State and Main chronicles the trials and tribulations of a production crew trying to make a movie on-location in the small town of Waterford, Vermont. Although this is a farce, one has to wonder how many of the incidents related in the film represent episodes from Mamet's experience (much as there were questions about how true-to-life Tom DiCillo's Living In Oblivion was). The characters are a mix of Hollywood big shots and small town types. Arriving in Waterford are Walt Price (William H. Macy), the director; Marty Rossen (David Paymer), the producer; Bob Barrenger (Alec Baldwin), the male lead with a penchant for underage girls; Claire Wellesley (Sarah Jessica Parker), the female lead; and Joseph Turner White (Philip Seymour Hoffman), the sensitive writer. Greeting the movie-makers are the likes of Waterford's mayor, George Bailey (Charles Durning - I wonder where Mamet came up with that name?); the mayor's domineering wife, Sherry (Patti LuPone); the local bookseller, Ann Black (Rebecca Pidgeon); and the young and flirtatious Carla (Julia Styles).

Problems crop up almost immediately. The town's historical old mill, where much of the film's action was to have taken place, burned down more than 30 years ago. Barrenger's notorious appetites get him in trouble the minute he meets Carla. Claire wants an additional $800,000 to appear topless (despite the fact that the American public can "draw her [breasts] from memory"). Rossen is pushing the product placement of bazoomer.com, even though the movie is a period piece set in 1895. And White falls for local girl Ann, enraging her lawyer/fiancÚ.

State and Main is not consistently funny, but it contains a number of winning scenes and barbed one-liners. Mamet's talent for writing shines through with comments like: "It's not a lie, it's a gift for fiction", "An associate producer credit is what you give your secretary instead of a raise", and "The better part of valor is to step away, or you, your kids, and your grandkids will die in poverty." There's a brief-but-timely exchange on how absurd the American electoral process is (ironically, the film was made long before the current Presidential situation). And, while Mamet's view of Hollywood types is sharp and cynical, it isn't nearly as nasty as what was portrayed in Robert Altman's The Player.

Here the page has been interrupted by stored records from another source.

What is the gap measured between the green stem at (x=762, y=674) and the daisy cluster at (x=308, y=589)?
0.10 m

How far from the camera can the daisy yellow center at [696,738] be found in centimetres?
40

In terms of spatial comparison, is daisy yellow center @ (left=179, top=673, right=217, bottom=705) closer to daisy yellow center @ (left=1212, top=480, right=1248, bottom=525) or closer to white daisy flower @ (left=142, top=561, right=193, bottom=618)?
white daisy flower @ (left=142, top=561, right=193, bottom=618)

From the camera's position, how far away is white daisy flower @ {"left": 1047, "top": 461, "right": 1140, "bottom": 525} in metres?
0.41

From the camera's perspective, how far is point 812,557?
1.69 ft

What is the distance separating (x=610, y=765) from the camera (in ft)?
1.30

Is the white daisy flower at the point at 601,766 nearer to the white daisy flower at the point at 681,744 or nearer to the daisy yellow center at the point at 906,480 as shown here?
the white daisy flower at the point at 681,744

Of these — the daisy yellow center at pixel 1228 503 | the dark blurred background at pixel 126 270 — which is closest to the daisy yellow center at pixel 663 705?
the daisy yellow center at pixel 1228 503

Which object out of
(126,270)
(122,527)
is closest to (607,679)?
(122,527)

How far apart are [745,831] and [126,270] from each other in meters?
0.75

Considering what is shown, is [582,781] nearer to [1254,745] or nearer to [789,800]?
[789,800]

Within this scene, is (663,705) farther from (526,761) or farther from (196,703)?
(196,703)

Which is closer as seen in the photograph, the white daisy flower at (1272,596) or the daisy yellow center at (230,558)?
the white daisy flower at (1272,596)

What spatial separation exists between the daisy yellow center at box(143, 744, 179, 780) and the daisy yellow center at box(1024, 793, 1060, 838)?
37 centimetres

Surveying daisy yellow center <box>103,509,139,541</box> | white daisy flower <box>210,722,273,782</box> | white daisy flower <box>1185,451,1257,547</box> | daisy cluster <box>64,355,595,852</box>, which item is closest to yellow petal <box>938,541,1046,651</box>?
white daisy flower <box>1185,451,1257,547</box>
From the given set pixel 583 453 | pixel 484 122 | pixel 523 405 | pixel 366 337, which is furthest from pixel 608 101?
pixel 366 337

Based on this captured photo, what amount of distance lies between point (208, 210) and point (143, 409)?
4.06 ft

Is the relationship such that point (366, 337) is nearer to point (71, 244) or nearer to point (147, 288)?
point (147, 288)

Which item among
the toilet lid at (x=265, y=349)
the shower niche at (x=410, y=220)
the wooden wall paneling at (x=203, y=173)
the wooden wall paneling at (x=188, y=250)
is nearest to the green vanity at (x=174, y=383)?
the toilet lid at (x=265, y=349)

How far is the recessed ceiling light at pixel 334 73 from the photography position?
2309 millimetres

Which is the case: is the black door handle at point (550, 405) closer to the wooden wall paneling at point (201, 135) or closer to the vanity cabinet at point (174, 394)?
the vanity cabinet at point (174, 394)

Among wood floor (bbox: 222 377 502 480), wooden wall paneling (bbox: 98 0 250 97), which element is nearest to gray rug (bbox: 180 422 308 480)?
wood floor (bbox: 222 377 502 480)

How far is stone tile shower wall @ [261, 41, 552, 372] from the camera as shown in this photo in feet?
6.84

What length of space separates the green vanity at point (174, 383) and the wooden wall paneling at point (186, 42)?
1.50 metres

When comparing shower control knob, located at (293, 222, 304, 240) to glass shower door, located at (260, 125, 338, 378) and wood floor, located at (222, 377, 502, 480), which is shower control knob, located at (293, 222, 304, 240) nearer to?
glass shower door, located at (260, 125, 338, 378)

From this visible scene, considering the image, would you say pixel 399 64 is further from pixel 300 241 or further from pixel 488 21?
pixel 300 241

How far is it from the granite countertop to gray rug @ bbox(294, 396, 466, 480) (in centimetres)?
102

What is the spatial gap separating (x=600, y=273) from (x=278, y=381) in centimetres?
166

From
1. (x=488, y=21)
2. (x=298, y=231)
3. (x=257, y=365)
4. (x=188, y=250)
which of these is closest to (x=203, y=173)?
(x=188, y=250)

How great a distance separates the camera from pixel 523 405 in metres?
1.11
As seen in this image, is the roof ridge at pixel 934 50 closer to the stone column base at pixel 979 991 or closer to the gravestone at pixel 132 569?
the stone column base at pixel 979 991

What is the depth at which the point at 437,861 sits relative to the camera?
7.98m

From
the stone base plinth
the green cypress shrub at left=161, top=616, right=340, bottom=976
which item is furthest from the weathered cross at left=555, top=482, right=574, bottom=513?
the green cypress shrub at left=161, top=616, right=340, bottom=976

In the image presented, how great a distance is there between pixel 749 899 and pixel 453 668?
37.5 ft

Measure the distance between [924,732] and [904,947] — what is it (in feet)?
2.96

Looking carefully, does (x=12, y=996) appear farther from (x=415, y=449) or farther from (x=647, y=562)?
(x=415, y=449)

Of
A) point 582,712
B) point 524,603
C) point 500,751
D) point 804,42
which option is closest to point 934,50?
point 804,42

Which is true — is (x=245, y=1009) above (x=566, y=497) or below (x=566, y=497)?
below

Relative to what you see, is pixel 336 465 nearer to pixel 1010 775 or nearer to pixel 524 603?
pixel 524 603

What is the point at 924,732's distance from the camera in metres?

The strength of the cast also helps. The standout is, not surprisingly, William H. Macy, who is familiar with Mamet's work both on stage and on screen. Macy knows precisely how to deliver Mamet's dialogue, and he brings enough humanity to his part to elevate Price above the level of a caricature. David Paymer, cast against type as a tough guy, relishes the chance to play someone other than a milquetoast. Neither Alec Baldwin nor Sarah Jessica Parker has trouble lampooning the typical Hollywood star image. Meanwhile, Philip Seymour Hoffman and Rebecca Pidgeon (who has been a regular in Mamet films since marrying the director) bring a little lighthearted romance to the package.

Mamet has a reputation for creating daring and powerful motion pictures. State and Main is neither daring nor powerful, but its lightness and lack of complexity should not necessarily be viewed as a negative. It's highly watchable, and, at times, humorously compelling. The film probably doesn't deserve the large crowds and long lines it generated at film festivals, but, in the more comfortable venue of a local theater, it offers two hours' diverting entertainment.